The insurer began sharing complication rates with hospitals it designates as excelling in other areas of maternity care to “encourage them to assess and improve their rates.”

The insurance group said the number is an important one that hospitals should be aware of, evaluate and strive to improve.

Researchers said the complication rates are not appropriate for head-to-head comparisons of one hospital against another. Some state programs use the measure to help hospitals compare themselves against groups of patients or hospitals. Academics and government agencies use the rates to compare hospitals in studies.

That’s what USA TODAY has done: calculated hospitals’ complication rates and then compared them against the median among hospitals in the 13 states that released data. Reporters then scrutinized hospitals with complication rates at least twice the median.

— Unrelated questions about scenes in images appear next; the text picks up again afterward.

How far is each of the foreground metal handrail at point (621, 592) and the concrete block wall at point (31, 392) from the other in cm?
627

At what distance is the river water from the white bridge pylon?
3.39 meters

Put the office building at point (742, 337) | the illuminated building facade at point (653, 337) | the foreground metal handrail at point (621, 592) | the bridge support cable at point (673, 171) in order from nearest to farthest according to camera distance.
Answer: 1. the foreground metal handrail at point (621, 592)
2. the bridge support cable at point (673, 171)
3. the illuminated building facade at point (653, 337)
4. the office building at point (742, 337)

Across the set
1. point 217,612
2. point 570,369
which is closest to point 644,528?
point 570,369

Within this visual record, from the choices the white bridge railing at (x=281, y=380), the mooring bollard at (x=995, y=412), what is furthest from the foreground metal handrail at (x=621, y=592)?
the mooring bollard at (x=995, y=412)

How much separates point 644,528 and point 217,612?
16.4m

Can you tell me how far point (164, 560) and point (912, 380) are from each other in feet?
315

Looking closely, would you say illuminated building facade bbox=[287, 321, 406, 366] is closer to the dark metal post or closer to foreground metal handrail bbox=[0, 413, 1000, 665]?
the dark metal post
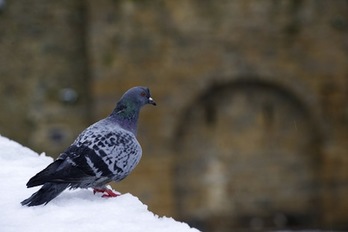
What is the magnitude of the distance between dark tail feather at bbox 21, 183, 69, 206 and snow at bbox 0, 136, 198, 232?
0.06 feet

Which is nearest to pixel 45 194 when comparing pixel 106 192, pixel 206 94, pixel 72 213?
pixel 72 213

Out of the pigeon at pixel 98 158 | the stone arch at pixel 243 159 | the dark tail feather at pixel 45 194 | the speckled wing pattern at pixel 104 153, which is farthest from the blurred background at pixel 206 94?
the dark tail feather at pixel 45 194

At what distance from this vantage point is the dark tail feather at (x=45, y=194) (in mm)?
2557

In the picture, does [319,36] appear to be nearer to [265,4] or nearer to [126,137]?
[265,4]

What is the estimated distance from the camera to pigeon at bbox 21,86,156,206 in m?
2.69

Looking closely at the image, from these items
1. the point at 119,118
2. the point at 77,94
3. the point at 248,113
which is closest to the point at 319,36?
the point at 248,113

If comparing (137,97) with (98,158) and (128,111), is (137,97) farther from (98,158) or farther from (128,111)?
(98,158)

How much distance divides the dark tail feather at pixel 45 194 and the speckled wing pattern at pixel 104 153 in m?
0.18

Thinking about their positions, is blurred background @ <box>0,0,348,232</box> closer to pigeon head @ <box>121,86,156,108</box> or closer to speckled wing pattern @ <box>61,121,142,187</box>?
pigeon head @ <box>121,86,156,108</box>

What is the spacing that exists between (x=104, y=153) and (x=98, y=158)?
1.5 inches

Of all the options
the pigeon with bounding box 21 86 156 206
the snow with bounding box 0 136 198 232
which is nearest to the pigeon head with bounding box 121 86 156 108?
the pigeon with bounding box 21 86 156 206

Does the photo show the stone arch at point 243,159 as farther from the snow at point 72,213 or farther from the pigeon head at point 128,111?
the snow at point 72,213

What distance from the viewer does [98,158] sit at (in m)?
2.97

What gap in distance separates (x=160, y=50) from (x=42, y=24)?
138 centimetres
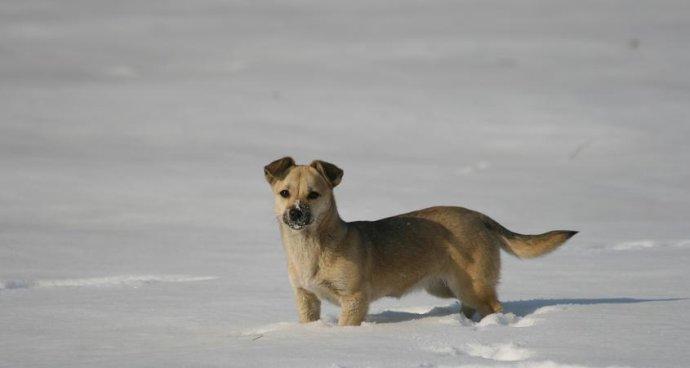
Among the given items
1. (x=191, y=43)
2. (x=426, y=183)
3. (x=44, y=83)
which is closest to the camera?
(x=426, y=183)

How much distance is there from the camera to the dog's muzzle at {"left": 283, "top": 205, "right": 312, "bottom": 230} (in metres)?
6.52

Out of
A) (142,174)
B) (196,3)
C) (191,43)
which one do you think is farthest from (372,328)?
(196,3)

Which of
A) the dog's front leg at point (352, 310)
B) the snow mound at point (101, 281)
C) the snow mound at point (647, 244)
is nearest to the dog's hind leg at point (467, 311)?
the dog's front leg at point (352, 310)

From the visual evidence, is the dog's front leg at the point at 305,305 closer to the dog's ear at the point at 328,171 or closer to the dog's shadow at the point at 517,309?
the dog's shadow at the point at 517,309

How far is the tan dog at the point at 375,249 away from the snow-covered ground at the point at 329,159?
25cm

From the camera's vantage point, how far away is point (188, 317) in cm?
705

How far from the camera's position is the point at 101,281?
28.2 ft

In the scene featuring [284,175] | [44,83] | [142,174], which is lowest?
[284,175]

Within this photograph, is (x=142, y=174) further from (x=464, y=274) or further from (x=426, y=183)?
(x=464, y=274)

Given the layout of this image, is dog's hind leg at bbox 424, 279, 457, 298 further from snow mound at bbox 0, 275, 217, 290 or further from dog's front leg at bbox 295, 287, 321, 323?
snow mound at bbox 0, 275, 217, 290

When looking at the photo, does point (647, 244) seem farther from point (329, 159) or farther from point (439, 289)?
point (329, 159)

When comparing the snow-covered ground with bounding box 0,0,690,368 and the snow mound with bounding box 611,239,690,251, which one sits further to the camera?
the snow mound with bounding box 611,239,690,251

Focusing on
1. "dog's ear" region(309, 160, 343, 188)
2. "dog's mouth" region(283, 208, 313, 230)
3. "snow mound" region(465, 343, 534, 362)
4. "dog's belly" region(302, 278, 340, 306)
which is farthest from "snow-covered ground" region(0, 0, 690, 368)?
"dog's ear" region(309, 160, 343, 188)

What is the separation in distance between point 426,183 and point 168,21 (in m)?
14.3
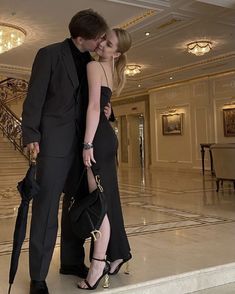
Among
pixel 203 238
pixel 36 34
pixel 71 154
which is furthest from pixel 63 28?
pixel 71 154

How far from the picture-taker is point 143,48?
9648 millimetres

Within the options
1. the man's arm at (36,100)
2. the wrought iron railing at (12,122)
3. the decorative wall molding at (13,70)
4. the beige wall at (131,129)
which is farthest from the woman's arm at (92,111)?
the beige wall at (131,129)

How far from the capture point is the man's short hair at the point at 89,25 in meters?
2.24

Childbirth safety experts caution that a hospital with a lower rate isn’t necessarily safer. The hospital might just serve many more healthy women at lower risk of complications. A smaller hospital with a lower complication rate, because it does not regularly treat high-risk cases, may be less prepared for an emergency.

The rates are a starting point for scrutinizing a hospital’s maternity care.

“It’s important we treat providers fairly, but it’s also important we hold them accountable,” said Carol Sakala, who leads maternity care programs for the National Partnership for Women & Families, a Washington, D.C.-based nonprofit that advocates for women’s health care. “The act of collecting and reporting – especially public reporting – of results can make a difference in accountability and quality of care.”

The federal Centers for Medicare and Medicaid Services and the Joint Commission have the power to collect and report numbers that could inform mothers and their loved ones about individual hospitals. So far, neither has done so.

For moms, the Joint Commission, a private group that accredits hospitals, makes hospitals track only C-section rates, but rates for individual hospitals aren’t public. CMS tracks nothing related to injuries to mothers.

USA TODAY reported last summer that the Joint Commission was studying whether to create any new rules to protect moms. Spokeswoman Maureen Lyons said the group met this week to review draft standards for hemorrhage and high blood pressure – two of the leading preventable causes of mothers’ deaths. Lyons did not release details and said it could take three to four months before the standards are finalized, she said.